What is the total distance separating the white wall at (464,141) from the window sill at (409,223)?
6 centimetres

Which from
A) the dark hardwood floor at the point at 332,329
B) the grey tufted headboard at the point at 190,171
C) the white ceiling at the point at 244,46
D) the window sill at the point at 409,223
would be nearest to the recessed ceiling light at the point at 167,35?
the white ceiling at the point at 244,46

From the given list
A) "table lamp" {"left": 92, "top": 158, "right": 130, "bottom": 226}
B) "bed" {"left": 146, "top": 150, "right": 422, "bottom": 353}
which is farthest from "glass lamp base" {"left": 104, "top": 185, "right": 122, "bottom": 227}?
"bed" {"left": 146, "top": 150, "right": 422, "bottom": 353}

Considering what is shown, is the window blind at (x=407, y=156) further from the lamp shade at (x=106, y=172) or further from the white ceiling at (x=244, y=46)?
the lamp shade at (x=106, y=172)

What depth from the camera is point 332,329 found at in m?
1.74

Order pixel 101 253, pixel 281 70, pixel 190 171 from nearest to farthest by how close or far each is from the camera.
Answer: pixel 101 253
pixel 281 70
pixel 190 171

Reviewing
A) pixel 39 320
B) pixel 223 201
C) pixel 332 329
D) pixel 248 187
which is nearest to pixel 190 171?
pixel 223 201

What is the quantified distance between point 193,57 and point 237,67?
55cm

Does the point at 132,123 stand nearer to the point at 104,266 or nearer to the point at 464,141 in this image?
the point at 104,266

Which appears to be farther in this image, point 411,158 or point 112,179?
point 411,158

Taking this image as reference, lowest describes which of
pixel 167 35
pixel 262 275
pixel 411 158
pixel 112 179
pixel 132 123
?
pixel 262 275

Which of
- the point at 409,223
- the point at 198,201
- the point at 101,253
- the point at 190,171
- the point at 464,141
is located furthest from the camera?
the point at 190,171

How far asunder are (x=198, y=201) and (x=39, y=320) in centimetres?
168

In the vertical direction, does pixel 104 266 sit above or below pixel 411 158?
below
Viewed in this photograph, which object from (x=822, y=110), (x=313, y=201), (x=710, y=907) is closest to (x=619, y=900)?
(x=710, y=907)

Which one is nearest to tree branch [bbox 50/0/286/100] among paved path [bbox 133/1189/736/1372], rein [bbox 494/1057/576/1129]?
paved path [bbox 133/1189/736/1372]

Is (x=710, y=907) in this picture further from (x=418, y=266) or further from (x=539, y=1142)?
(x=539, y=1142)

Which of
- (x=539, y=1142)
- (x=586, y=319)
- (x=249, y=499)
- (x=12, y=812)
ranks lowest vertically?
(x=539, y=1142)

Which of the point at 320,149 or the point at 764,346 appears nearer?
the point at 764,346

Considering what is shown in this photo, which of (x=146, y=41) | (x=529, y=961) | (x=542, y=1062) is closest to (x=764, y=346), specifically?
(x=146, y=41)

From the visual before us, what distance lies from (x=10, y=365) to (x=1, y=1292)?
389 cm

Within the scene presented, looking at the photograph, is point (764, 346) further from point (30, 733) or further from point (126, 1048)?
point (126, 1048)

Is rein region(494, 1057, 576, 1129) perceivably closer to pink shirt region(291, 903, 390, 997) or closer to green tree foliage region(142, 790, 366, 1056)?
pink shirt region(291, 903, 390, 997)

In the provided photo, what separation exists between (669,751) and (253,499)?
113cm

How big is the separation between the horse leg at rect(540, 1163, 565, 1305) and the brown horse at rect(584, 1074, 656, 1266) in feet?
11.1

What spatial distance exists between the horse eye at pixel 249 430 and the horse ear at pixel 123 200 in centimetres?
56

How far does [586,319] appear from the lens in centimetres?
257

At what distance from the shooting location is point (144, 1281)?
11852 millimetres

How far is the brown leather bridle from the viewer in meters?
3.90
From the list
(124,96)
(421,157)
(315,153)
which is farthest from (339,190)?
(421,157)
★ ★ ★ ★
> Requirements
Please copy out each record, character for character.

> Task answer
What is the total distance separating the white wall at (464,141) from the window sill at (409,223)?
6 centimetres

Which from
A) the dark hardwood floor at the point at 332,329
B) the grey tufted headboard at the point at 190,171
C) the white ceiling at the point at 244,46
D) the window sill at the point at 409,223
would be nearest to the recessed ceiling light at the point at 167,35?
the white ceiling at the point at 244,46

From the given list
A) "table lamp" {"left": 92, "top": 158, "right": 130, "bottom": 226}
B) "bed" {"left": 146, "top": 150, "right": 422, "bottom": 353}
which is farthest from "glass lamp base" {"left": 104, "top": 185, "right": 122, "bottom": 227}?
"bed" {"left": 146, "top": 150, "right": 422, "bottom": 353}

Considering what is shown, is the window blind at (x=407, y=156) further from the lamp shade at (x=106, y=172) or further from the white ceiling at (x=244, y=46)?
the lamp shade at (x=106, y=172)

What depth from the camera is point 332,329 found at in m?
1.74

Order pixel 101 253, pixel 281 70, pixel 190 171 from nearest to farthest by how close or far each is from the camera.
Answer: pixel 101 253
pixel 281 70
pixel 190 171

Reviewing
A) pixel 39 320
B) pixel 223 201
C) pixel 332 329
D) pixel 248 187
which is nearest to pixel 190 171?
pixel 223 201

What is the quantified distance between point 193,57 and point 237,67?
55cm

Does the point at 132,123 stand nearer to the point at 104,266 or nearer to the point at 464,141 in this image?
the point at 104,266

Which appears to be farther in this image, point 411,158 or point 112,179?
point 411,158

Taking this image as reference, lowest describes which of
pixel 167 35
pixel 262 275
pixel 411 158
pixel 112 179
pixel 132 123
?
pixel 262 275

Which of
- the point at 409,223
- the point at 198,201
- the point at 101,253
- the point at 190,171
- the point at 464,141
is located furthest from the camera?
the point at 190,171

How far asunder are (x=198, y=201) and (x=39, y=320) in centimetres?
168

In the vertical direction, does pixel 104 266 sit above or below pixel 411 158?
below
Viewed in this photograph, which object from (x=822, y=110), (x=313, y=201), (x=710, y=907) is closest to (x=619, y=900)?
(x=710, y=907)

Which one is nearest to tree branch [bbox 50/0/286/100] among paved path [bbox 133/1189/736/1372], rein [bbox 494/1057/576/1129]?
paved path [bbox 133/1189/736/1372]

Is (x=710, y=907) in this picture further from (x=418, y=266) or further from (x=539, y=1142)?
(x=539, y=1142)

Which of
- (x=539, y=1142)
- (x=586, y=319)
- (x=249, y=499)
- (x=12, y=812)
ranks lowest vertically?
(x=539, y=1142)

Which of the point at 320,149 or the point at 764,346 appears nearer?
the point at 764,346

Considering what is shown in this photo, which of (x=146, y=41) | (x=529, y=961) | (x=542, y=1062) is closest to (x=764, y=346), specifically?
(x=146, y=41)

From the visual before us, what distance lies from (x=10, y=365) to (x=1, y=1292)?
389 cm

Within the scene presented, looking at the photograph, is point (764, 346) further from point (30, 733) or further from point (126, 1048)?
point (126, 1048)

Is rein region(494, 1057, 576, 1129) perceivably closer to pink shirt region(291, 903, 390, 997) or closer to green tree foliage region(142, 790, 366, 1056)?
pink shirt region(291, 903, 390, 997)

In the provided photo, what separation exists between (669,751) and (253,499)?
113cm

How big is the separation between the horse leg at rect(540, 1163, 565, 1305) and the brown horse at rect(584, 1074, 656, 1266) in feet?
11.1

What spatial distance exists between the horse eye at pixel 249 430 and the horse ear at pixel 123 200 in centimetres?
56

How far does [586,319] appear from the lens in centimetres?
257

At what distance from the shooting location is point (144, 1281)?
11852 millimetres

How far is the brown leather bridle from the viewer in meters?
3.90
From the list
(124,96)
(421,157)
(315,153)
which is farthest from (339,190)?
(421,157)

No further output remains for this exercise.